Both brands have more events like this planned throughout 2022, says Bever, who celebrated his 10-year anniversary with the company in the summer.
Interestingly, HR wasn’t on the Boston native’s radar until after college. Having studied mathematics at Southern Illinois University for his undergrad, and then actuarial science and statistics at DePaul University for his master’s, Bever’s first job was in the retirement outsourcing division of Hewitt Associates (now part of Aon).
After a couple of years, he accepted a position in Hewitt’s executive compensation consulting group. The role requires a strong understanding of business drivers and involves a fair amount of analytical and technical work, which Bever thought would play to his strengths. That experience would later make him the ideal candidate for Dine Brands Global’s head of compensation and benefits.
“I was leading global compensation at AECOM Technology at the time and was intrigued by the opportunity to expand my work experience,” Bever says. “Working for a company with two iconic brands such as IHOP and Applebee’s was also appealing. I’ve had a tremendous amount of career opportunities here and joining Dine has been one of the best career decisions I ever made.”
Despite the challenges that every chief people officer has endured throughout the COVID-19 pandemic, Bever remains steadfast.

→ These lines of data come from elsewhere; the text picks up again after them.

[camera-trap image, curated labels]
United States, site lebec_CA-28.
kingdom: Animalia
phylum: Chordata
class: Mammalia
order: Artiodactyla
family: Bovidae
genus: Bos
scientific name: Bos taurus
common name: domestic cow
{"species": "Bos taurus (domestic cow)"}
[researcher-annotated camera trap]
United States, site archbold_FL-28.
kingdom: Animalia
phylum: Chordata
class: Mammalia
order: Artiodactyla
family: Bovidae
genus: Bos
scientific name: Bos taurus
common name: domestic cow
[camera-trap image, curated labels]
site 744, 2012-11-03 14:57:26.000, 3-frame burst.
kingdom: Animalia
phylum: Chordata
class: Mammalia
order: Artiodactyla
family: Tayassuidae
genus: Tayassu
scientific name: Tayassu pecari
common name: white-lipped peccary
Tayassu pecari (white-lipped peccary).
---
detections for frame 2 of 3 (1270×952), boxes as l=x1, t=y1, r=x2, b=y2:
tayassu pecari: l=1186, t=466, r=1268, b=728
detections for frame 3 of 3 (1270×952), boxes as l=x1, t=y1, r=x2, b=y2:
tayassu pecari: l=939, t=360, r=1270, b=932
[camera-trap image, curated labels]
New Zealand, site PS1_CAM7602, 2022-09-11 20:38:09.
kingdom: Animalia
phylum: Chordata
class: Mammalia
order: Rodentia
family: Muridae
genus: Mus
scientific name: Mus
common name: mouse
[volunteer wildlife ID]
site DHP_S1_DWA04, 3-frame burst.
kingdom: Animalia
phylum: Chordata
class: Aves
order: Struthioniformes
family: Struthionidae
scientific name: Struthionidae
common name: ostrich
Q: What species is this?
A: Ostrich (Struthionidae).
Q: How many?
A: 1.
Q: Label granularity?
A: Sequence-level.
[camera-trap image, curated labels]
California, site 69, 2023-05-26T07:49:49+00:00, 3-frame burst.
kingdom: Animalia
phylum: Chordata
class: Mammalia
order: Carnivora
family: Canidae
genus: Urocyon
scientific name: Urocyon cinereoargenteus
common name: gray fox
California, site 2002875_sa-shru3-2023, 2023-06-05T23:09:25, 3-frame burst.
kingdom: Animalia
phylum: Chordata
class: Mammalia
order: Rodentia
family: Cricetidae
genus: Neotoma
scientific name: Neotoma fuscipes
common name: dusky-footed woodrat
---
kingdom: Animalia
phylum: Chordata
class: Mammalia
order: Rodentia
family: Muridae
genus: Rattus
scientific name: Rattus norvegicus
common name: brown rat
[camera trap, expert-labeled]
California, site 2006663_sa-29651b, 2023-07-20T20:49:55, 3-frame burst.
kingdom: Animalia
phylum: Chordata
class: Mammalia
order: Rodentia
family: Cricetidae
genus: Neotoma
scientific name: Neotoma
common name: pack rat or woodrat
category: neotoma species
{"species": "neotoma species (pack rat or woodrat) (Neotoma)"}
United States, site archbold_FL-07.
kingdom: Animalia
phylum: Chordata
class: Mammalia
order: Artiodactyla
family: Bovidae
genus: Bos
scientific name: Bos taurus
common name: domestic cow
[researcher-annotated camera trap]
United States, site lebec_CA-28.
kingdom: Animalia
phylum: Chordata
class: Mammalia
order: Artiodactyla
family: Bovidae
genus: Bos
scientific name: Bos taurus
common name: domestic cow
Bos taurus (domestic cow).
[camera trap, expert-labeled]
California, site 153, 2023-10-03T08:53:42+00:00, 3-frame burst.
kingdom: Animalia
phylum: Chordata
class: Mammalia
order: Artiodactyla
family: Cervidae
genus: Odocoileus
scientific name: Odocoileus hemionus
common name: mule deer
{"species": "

He’s quick to credit his colleagues for adapting over the past two years and is especially proud that Dine Brands’ recruitment and retention efforts have been strong. The talent acquisition team has been able to fill key roles throughout the organization, such as in IT and the C-suite. Those executives have come from within the restaurant industry, as well as from top brands in other industries.
In 2020, Dine Brands initiated its Talent Acquisition Inclusion Strategy (TAIS) to expand its search for the best applicants. TAIS requires diverse applicant interview panels and candidate
slates composed of people representing different genders, races and ethnicities; expands relationships with organizations devoted to women and to Black, Indigenous, and People of Color (BIPOC); creates and expands relationships with HBCUs (historically black colleges and universities) via career fairs and other activities; and develops a “spotlight campaign” featuring diverse employees and their unique backgrounds on various platforms, such as LinkedIn.
“We have a great talent acquisition team that provides our managers with an abundant supply of diverse and talented candidates,” Bever says. “The leadership of our CEO, John Peyton, and the relationships our leaders and managers have with their teams, have created an environment where people feel appreciated and want to stay.”
As of Dec. 31, 2020, corporate employees were 61% male and 61% white, according to Dine Brands Global’s 2020 ESG Report. As for company-owned restaurant employees, 59% were male and 51% were people of color.
To demonstrate its commitment to attract and retain diverse talent, Dine Brands has undertaken several initiatives, including mandatory diversity and inclusion training. In early 2021, the company launched six team member resource groups for women, Asian-American/Pacific Islander, Black/African American, Latinx, LGBTQ+ and young employees and allies at Dine Brands restaurant support centers.
“This created a tremendous amount of excitement and helped fuel our peoples’ passion through engaging activities,” Bever says. “These groups will help us continue to advance our diversity, equity and inclusion (DEI) efforts, further strengthen our culture and meaningfully contribute to the success of our business. I’m excited to see how our resource groups continue to evolve and help shape our company.”